## [SELECTED PASSAGE]
Ultimately, all these demands led to the same end: “Gender identity,” rather than biology, had to be the sole determinant of whether one was male or female. With sexual difference erased from all policy and practice at Nova, I had to face the prospect of my children sharing locker rooms with the opposite sex, learning bogus theories in science class about gender existing on a spectrum, and being punished for violations of “preferred” pronoun use. Up to this point, Nova had always taken its time in selecting curricula, at times writing its own textbooks. Now, unsubstantiated claims of bullying were used to pressure committees to approve materials and policies that were anti-scientific and that supplanted parental authority. This didn’t sound like the school I had signed up for—this was ideological indoctrination.

Though this ideology may seem above the understanding of young children, it sinks in quickly when your child’s classmate transitions to the opposite sex. Nova saw some kindergarteners leave mid-year, troubled by their classmate’s rapid metamorphosis. Stephanie Davies Arai, a UK-based communication specialist who has worked with parents for over eighteen years, says that at around four to five years of age, children begin to classify and categorize everything around them. Most importantly, children of this age will categorize their sex and that of others. This process in young children is inevitably undermined by the dualistic tenets of gender ideology. “By teaching [students] that this ‘gender identity’ is their ‘authentic self,’ disassociated from the body, we are actively training children into a state of ‘gender dysphoria’ as the normal,” Davies Arai states on her blog, Transgender Trend. The Edwardses had succeeded in creating a Brave New World in the kindergarten classroom.

Without sympathy for our views amongst school officials, Nova parents organized to amplify our voice. Collectively, we were able to withstand the school’s administrators, its lawyer, and a good portion of the parent community calling us bigots in the media, censoring our comments to the school board, and accusing us of creating a “hostile environment.” We collected hundreds of signatures from the school community on a petition opposing mixed-sex bathrooms; we hosted a talk at Nova on the harms of transgenderism; and we sent a letter to the school board with a long list of students who wouldn’t be permitted to use a mixed-sex bathroom. Most importantly, we supported each other in prayer and solidarity, forming new friendships that, then and now, serve as an ark in troubled times.

## [QUESTIONS]
1. Repeat the text about gender policy at Nova between "Without sympathy for" and "in troubled times.", inclusive.
2. Pick up the text about gender policy at Nova after its final sentence and continue writing it.
Nothing here depends on the records.

## [RECORD EXTRACTS]
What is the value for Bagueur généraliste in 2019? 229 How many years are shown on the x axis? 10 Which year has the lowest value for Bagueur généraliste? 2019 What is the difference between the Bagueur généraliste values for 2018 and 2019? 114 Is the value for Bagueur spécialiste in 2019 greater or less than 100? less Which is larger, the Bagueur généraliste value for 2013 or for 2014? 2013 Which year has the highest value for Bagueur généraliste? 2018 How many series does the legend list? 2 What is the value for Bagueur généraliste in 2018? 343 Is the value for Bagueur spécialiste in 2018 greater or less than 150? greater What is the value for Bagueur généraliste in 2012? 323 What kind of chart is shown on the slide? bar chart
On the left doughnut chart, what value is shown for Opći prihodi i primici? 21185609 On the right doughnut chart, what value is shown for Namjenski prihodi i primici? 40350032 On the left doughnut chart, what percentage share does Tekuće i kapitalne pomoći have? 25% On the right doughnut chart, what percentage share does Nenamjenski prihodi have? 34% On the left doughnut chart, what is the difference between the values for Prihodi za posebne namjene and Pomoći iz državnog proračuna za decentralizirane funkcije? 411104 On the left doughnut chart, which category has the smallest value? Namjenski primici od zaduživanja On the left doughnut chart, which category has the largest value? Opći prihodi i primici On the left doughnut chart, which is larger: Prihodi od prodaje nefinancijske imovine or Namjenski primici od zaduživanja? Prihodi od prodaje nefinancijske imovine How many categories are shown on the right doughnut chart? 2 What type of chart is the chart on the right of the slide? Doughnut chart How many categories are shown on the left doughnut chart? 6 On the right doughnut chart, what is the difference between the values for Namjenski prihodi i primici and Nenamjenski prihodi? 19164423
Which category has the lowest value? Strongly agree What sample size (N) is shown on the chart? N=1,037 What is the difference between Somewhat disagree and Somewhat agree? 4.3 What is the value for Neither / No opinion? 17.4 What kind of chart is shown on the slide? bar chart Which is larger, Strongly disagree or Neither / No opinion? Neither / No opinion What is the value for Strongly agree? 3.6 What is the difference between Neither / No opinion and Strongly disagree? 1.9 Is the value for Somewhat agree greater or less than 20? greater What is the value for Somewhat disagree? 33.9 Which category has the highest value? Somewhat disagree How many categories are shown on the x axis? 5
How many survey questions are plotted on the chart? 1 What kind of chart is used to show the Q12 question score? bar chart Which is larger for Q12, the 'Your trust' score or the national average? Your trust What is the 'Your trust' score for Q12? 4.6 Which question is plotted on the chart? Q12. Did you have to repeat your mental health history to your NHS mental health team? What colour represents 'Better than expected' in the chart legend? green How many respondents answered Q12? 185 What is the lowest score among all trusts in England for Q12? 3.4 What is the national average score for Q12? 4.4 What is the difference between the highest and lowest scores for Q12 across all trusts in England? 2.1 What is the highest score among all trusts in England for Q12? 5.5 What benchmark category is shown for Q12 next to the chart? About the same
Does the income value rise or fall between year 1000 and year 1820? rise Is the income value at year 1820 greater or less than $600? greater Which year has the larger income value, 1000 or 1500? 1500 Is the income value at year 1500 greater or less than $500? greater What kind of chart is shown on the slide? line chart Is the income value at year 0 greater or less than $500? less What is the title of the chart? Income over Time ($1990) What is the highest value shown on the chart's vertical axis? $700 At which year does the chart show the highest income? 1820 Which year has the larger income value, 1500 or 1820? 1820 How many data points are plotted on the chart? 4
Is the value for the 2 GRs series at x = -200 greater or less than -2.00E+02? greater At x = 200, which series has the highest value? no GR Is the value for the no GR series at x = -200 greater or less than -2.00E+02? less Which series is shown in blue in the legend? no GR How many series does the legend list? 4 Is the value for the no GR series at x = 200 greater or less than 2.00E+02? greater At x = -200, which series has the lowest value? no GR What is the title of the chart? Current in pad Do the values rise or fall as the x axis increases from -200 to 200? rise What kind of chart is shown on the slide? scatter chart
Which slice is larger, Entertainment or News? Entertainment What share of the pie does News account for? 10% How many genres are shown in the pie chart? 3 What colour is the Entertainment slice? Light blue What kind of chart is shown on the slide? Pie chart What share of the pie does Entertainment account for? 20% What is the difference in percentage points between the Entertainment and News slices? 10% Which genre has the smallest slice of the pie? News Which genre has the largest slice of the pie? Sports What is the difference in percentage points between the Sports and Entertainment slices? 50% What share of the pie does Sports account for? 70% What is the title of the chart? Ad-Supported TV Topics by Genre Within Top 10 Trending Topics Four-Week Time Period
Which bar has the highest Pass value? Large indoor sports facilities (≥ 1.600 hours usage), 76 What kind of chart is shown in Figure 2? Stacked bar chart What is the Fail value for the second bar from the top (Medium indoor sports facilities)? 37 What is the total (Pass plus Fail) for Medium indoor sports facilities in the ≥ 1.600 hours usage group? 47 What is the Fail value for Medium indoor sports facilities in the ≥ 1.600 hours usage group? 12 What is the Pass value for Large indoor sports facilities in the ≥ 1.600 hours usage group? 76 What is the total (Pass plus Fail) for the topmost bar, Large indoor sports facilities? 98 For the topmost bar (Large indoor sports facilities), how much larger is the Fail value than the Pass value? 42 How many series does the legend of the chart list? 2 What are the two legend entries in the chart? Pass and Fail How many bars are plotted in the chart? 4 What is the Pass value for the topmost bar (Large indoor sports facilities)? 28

## [TASK RESPONSES]
1.
Without sympathy for our views amongst school officials, Nova parents organized to amplify our voice. Collectively, we were able to withstand the school’s administrators, its lawyer, and a good portion of the parent community calling us bigots in the media, censoring our comments to the school board, and accusing us of creating a “hostile environment.” We collected hundreds of signatures from the school community on a petition opposing mixed-sex bathrooms; we hosted a talk at Nova on the harms of transgenderism; and we sent a letter to the school board with a long list of students who wouldn’t be permitted to use a mixed-sex bathroom. Most importantly, we supported each other in prayer and solidarity, forming new friendships that, then and now, serve as an ark in troubled times.

2.
Despite our efforts, Nova eventually adopted a comprehensive gender inclusion policy that eradicated sex-specific facilities and activities, enforced preferred pronouns, and equated disagreement with bullying. In response, many families (including my own) left the school, disenchanted with the administration's capitulation to the gender activists and their post-truth politics. Interestingly, the Edwardses also left, filing a still-unresolved Human Rights complaint on their way out. Though the school still hobbles along doing its best to teach the Western canon, it’s been critically wounded and is sure to be one of many institutions gutted by such ruthless activism.

With the Obama “bathroom mandate” under injunction and the Grimm case pending at the Supreme Court, don't think that activists have hit the pause button. Gender activism moves fast, is well-funded, and directs a significant amount of resources at public schools. The tragic consequences of this ideology are all around us—teen girls getting mastectomies, minors put at risk of being sterilized by synthetic hormones, and a gag on scientific inquiry—but who will dare say the Emperor has no clothes? With public schools fast becoming incubators of gender ideology, parents need to cast off their fears of entering the fray, speak out, and, most importantly, teach their children that their sex is a beautiful, biological reality.

Emily Zinos is a volunteer for Ask Me First Minnesota, a project devoted to advancing privacy and safety rights.